A Curriculum to Follow

“When I got here, I had absolutely no curriculum whatsoever to go by,” said Mr. David Yunker, a Severely Handicapped special education teacher who has been working at Oxnard High School for four years. “I had some guidelines, but no curriculum. There are teachers out there, [for example] math teachers, who get a math book and a curriculum to follow. All your other classes are like that, but we had nothing.”

“I didn’t even know that was a problem,” said junior Eli Cervantes, “There isn’t a whole lot of awareness, that’s the problem.”

The Oxnard Union High School District, in addressing the issue in a January 2016 meeting, proposed two curriculum for the special education.

Mr.Yunker presented Project Discovery, which targets student skills necessary for the real world work environment by using visuals, which, according to Mr. Yunker, will increase student success rates. “My students tend to not process auditory information very well, but they’re strong visual learners.”

Project Discovery will aid SPED — Special Ed — students to prepare for the real world by practicing and demonstrating independence. “We’re trying to help them be independent. Our best way to prepare them for life after high school is to give them functional skills,” said Mr. Yunker.

Emmaly Hamersmma, an OHS paraeducator, said, “The kids come in here and work on careers, so they learn how to do a job interview and how to do a resume.”

Project Discovery will open up the special needs students to the community by giving them the opportunity to earn jobs after graduating. “[Only] 35% of special needs kids get to work in their lifetime,” said Mr. Yunker “We want to change that and get it over 50%. I’d like to see it flop to 70%.”

The second curriculum proposed within the district uses a more conventional approach. Mr. Yunker described it as more ‘technical’ and emphasizes students working in the traditional manner, at their desks. Mr. Yunker stated that “it did have strong points.”
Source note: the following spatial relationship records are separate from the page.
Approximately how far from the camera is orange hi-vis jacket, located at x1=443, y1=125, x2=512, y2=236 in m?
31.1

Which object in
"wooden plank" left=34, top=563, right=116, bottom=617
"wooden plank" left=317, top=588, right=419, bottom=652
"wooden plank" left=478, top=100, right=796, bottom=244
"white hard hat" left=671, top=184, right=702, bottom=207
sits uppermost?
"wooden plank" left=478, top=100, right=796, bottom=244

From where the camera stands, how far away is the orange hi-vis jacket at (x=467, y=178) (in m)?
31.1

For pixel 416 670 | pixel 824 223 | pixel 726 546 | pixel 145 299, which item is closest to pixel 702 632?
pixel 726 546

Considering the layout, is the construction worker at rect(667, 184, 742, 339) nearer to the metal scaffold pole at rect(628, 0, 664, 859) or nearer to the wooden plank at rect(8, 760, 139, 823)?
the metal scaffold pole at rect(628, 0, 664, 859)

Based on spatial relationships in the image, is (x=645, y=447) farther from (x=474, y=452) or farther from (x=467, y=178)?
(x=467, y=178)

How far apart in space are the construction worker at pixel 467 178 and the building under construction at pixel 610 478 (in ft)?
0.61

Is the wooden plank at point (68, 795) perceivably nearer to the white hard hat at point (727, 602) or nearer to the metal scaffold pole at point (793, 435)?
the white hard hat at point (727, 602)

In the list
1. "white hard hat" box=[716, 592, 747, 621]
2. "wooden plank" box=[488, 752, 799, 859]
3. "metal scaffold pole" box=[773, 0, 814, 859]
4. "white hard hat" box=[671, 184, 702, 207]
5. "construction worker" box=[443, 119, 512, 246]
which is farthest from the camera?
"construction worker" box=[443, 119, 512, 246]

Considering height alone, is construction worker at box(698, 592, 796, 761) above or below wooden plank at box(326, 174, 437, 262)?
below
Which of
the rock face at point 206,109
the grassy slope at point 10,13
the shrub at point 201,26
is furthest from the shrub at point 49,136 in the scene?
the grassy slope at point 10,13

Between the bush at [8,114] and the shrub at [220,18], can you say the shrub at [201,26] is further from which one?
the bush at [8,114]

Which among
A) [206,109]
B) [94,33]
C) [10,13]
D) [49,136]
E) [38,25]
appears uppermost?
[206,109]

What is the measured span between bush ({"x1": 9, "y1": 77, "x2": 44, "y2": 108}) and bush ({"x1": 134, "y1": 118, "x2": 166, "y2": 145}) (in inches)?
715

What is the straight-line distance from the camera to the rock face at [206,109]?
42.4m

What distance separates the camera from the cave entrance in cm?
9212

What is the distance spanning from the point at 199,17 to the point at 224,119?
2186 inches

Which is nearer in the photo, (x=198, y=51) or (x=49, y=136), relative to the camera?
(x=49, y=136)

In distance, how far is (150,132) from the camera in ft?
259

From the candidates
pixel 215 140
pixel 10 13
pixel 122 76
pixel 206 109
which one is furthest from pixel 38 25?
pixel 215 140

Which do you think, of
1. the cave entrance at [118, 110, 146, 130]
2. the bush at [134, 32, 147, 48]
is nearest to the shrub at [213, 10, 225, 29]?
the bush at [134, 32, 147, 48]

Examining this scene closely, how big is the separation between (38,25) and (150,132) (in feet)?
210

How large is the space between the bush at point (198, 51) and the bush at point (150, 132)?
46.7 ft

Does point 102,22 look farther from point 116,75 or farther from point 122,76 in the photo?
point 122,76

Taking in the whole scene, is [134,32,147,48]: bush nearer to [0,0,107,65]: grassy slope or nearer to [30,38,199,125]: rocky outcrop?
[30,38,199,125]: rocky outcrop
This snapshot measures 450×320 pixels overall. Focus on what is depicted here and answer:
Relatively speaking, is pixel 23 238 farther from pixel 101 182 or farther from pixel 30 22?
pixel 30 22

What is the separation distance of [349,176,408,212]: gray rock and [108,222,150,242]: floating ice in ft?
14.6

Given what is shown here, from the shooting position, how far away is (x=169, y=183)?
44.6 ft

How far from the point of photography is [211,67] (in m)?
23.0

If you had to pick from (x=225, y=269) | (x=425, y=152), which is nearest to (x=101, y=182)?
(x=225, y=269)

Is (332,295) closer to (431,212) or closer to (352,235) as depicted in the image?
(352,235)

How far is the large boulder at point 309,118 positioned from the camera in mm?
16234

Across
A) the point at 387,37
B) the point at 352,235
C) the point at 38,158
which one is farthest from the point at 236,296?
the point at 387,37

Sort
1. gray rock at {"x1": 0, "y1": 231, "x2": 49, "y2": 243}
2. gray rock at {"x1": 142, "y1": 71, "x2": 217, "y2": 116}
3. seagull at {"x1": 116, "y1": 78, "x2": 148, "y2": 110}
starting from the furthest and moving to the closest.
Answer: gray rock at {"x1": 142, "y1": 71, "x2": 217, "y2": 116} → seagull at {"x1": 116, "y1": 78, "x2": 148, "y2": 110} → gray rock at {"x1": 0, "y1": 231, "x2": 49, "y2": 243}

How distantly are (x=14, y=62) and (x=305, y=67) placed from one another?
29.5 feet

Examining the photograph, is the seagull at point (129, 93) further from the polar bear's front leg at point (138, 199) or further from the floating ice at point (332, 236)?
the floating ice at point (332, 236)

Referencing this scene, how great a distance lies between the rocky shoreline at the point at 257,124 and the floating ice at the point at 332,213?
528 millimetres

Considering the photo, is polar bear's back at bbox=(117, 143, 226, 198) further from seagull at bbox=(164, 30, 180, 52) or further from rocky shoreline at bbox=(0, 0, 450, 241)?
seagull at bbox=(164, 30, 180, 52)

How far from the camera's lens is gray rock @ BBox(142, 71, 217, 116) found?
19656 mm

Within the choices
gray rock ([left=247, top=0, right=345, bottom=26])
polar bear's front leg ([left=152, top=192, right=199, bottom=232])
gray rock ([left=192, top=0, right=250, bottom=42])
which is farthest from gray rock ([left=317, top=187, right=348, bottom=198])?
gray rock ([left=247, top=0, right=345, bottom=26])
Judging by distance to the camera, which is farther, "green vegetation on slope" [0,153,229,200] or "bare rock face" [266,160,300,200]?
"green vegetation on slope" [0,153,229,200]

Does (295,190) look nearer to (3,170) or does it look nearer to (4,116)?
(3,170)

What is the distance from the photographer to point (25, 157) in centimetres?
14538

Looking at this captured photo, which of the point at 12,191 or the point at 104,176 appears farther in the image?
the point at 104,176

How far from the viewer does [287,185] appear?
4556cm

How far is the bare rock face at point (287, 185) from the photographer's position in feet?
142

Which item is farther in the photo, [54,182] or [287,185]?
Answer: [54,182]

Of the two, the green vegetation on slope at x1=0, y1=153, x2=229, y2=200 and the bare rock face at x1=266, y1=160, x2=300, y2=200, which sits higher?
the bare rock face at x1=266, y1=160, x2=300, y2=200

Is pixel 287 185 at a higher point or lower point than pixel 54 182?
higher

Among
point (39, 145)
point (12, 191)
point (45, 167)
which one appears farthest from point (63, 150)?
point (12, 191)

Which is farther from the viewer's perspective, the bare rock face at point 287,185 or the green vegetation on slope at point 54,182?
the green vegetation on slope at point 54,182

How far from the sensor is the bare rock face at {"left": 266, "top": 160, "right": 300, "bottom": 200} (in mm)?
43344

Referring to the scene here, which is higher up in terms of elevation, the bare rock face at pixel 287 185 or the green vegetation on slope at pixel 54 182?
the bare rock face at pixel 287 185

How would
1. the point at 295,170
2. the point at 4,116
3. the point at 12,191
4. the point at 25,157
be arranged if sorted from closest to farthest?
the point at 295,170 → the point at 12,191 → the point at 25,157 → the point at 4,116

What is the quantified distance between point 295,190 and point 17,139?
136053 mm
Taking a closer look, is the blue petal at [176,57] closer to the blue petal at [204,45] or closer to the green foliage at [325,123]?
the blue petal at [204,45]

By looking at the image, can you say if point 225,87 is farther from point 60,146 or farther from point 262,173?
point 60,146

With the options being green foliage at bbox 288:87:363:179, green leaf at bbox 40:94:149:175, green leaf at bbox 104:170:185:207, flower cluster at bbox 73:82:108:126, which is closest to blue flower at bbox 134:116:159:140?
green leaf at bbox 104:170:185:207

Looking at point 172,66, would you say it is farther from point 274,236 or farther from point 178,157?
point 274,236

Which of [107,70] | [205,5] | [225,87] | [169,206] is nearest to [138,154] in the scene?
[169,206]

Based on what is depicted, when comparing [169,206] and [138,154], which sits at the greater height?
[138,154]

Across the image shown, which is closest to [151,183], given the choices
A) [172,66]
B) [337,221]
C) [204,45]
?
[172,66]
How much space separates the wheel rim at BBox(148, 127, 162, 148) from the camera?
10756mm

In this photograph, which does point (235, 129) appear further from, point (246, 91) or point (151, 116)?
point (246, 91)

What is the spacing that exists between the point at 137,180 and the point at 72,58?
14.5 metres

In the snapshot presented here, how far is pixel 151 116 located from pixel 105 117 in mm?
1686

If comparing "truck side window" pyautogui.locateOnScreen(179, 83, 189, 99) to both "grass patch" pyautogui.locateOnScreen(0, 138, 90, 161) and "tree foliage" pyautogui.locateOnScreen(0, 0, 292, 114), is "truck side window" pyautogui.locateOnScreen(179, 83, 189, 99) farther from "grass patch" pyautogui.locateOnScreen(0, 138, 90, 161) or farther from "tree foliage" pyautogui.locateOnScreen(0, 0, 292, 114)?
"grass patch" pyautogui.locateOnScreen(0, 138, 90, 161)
The contrast in the proposed curriculum caused excitement because it helped unify the Severely Handicapped programs within the district. “They’re talking about creating a blended curriculum,” said Mr. Yunker, “We can supplement some of the stuff that they have with the activities that Project Discovery provides.”

The blended curriculum will create opportunities for the students to become social. “They can be really shy,” said OHS paraeducator Emmaly Hamersmma, “They’re just like any other student; you just  have to make the first move.”